I hadn’t given much thought to the first part of the summer. I assumed that there would be some travel, but since we were taking a once-in-a-lifetime trip to New Zealand in March (a wonderful, though eventually aborted trip), we hadn’t planned anything. That was just as well, since everything changed in March.
In April, we learned that there would be no SEP as everyone knew it, since on-campus activities were cancelled through (at least) the end of summer. I was dejected as I waited to learn what the options for completing the practicum requirement would be. I have no regular access to students in my day job, and the time I spend teaching teachers was not adequate to meet the course requirements. So I was at the mercy of the universe. The universe (or rather, the program director and the families whose students attend SEP) decided that we would have a scaled-back, online version of SEP in the middle of July.
Preparation, though, started long before that. The four of us who were completing our practica in the online SEP began meeting in late May. We had some helpful, if overwhelming, technical guidance, then had to rework the courses we’d previously designed for in-person instruction to fit an online format. Once that was complete, we were asked to create a five-minute narrated overview of each course for students and families to view. Creating a five-minute slideshow about a course you haven’t yet taught is one thing. Narrating said slideshow while recording—without mistakes—is quite another. This seemingly simple task took large chunks of several days, including a very long evening in a Lawrence, Kansas Hotel on the way back home from visiting my parents.

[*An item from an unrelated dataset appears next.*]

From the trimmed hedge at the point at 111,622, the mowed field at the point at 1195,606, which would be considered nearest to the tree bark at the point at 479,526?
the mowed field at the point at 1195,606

There was a bit of an easing of the pace after the SEP overviews, allowing us to do some other assignments for the practicum course. I was a little surprised by the amount of additional reading and writing in a practicum course—I expected it to be more focused on the teaching and reflecting.
Eventually, we tackled the Schoology platform and prepared for students. Schoology is fairly easy to use, if a bit clunky. It makes sense as a platform for a wide variety of instructors and students. I struggled to determine how much I could do in a 50-minute course with fifth- through seventh-graders. I was definitely nervous for the first day. I ended up enjoying the first day with the class of five students, though I had far more material than I had time. I adjusted each day, and finally felt like I was starting to get a sense of timing by halfway through the second week.
The biggest surprise for me was how much I enjoyed both the preparation and the teaching. Really getting to put everything we’ve learned in the MA program into action was gratifying. And spending time—even virtually—with bright young people was delightful. So much so that it makes me question what success looks like and to what I should aspire.